* 任务目标:
[1] 文档节选第一段列出了几种将作业提交到现有 Dataproc 集群的方式,请逐一列出。
[2] 请从文档节选中原样摘录从“您可以通过以下方式将作业提交到现有 Dataproc 集群:通过”到“jobs submit 命令。”的这一段。
[3] 文档节选中,列出 hello-world.py 文件所用的命令是哪一条?

* 文档节选:
· · ·

提交作业

您可以通过以下方式将作业提交到现有 Dataproc 集群:通过 Dataproc API jobs.submit HTTP 或程序化请求,借助本地终端窗口或 Cloud Shell 中的 Cloud SDK gcloud 命令行工具,或通过在本地浏览器中打开的 Google Cloud Console。您还可以通过 SSH 连接到集群中的主实例,然后无需使用 Dataproc 服务,直接从实例运行作业。

提交 Dataproc 作业

gcloud

如需将作业提交到 Dataproc 集群,请在终端窗口或 Cloud Shell 中本地运行 Cloud SDK gcloud dataproc jobs submit 命令。

gcloud dataproc jobs submit job-command \
    --cluster=cluster-name \
    --region=region \
    other dataproc-flags \
    -- job-args
PySpark 作业提交示例
  1. 列出位于 Cloud Storage 中的可公开访问的 hello-world.py
    gsutil cat gs://dataproc-examples/pyspark/hello-world/hello-world.py
    
    文件列表:

    #!/usr/bin/python
    import pyspark
    sc = pyspark.SparkContext()
    rdd = sc.parallelize(['Hello,', 'world!'])

· · ·

* 记录信息:
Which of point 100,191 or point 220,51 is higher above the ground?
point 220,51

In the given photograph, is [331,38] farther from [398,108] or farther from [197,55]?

· · ·

* 各题答案:
[1]
1. 通过 Dataproc API jobs.submit HTTP 或程序化请求
2. 借助本地终端窗口或 Cloud Shell 中的 Cloud SDK gcloud 命令行工具
3. 通过在本地浏览器中打开的 Google Cloud Console

[2]
您可以通过以下方式将作业提交到现有 Dataproc 集群:通过 Dataproc API jobs.submit HTTP 或程序化请求,借助本地终端窗口或 Cloud Shell 中的 Cloud SDK gcloud 命令行工具,或通过在本地浏览器中打开的 Google Cloud Console。您还可以通过 SSH 连接到集群中的主实例,然后无需使用 Dataproc 服务,直接从实例运行作业。

提交 Dataproc 作业

gcloud

如需将作业提交到 Dataproc 集群,请在终端窗口或 Cloud Shell 中本地运行 Cloud SDK gcloud dataproc jobs submit 命令。

[3] gsutil cat gs://dataproc-examples/pyspark/hello-world/hello-world.py